Kutipan Terpilih:

•••••

Fahrudin Pjanic, sudah memprediksi bahwa akan terjadi 'perang' di negaranya, Bosnia. Sebagai pemain sepak bola yang membela klub FK Drina Zvornik di divisi ketiga Yugoslavia, ia berkeliling-keliling negara sehingga cukup baginya untuk memahami bahwa ada ketegangan sosial dan politik yang dimulai pada tahun awal 1990-an. Sebagai ayah dari seorang putra yang baru lahir, Miralem, mempunyai insting untuk segera mengeluarkan keluarganya ke luar negri sebelum hal terburuk terjadi.

•••••

Petunjuk Tugas:
Salin dengan persis bagian kutipan tentang Fahrudin Pjanic di atas, dari "Fahrudin Pjanic, sudah" hingga "hal terburuk terjadi.".

Data Tersedia:
•••••

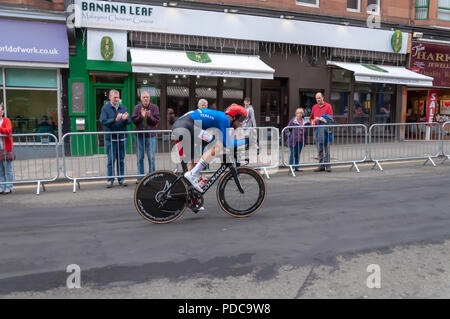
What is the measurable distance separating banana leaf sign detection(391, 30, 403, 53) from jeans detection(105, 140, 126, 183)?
1389 centimetres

•••••

Penyelesaian Soal:
Fahrudin Pjanic, sudah memprediksi bahwa akan terjadi 'perang' di negaranya, Bosnia. Sebagai pemain sepak bola yang membela klub FK Drina Zvornik di divisi ketiga Yugoslavia, ia berkeliling-keliling negara sehingga cukup baginya untuk memahami bahwa ada ketegangan sosial dan politik yang dimulai pada tahun awal 1990-an. Sebagai ayah dari seorang putra yang baru lahir, Miralem, mempunyai insting untuk segera mengeluarkan keluarganya ke luar negri sebelum hal terburuk terjadi.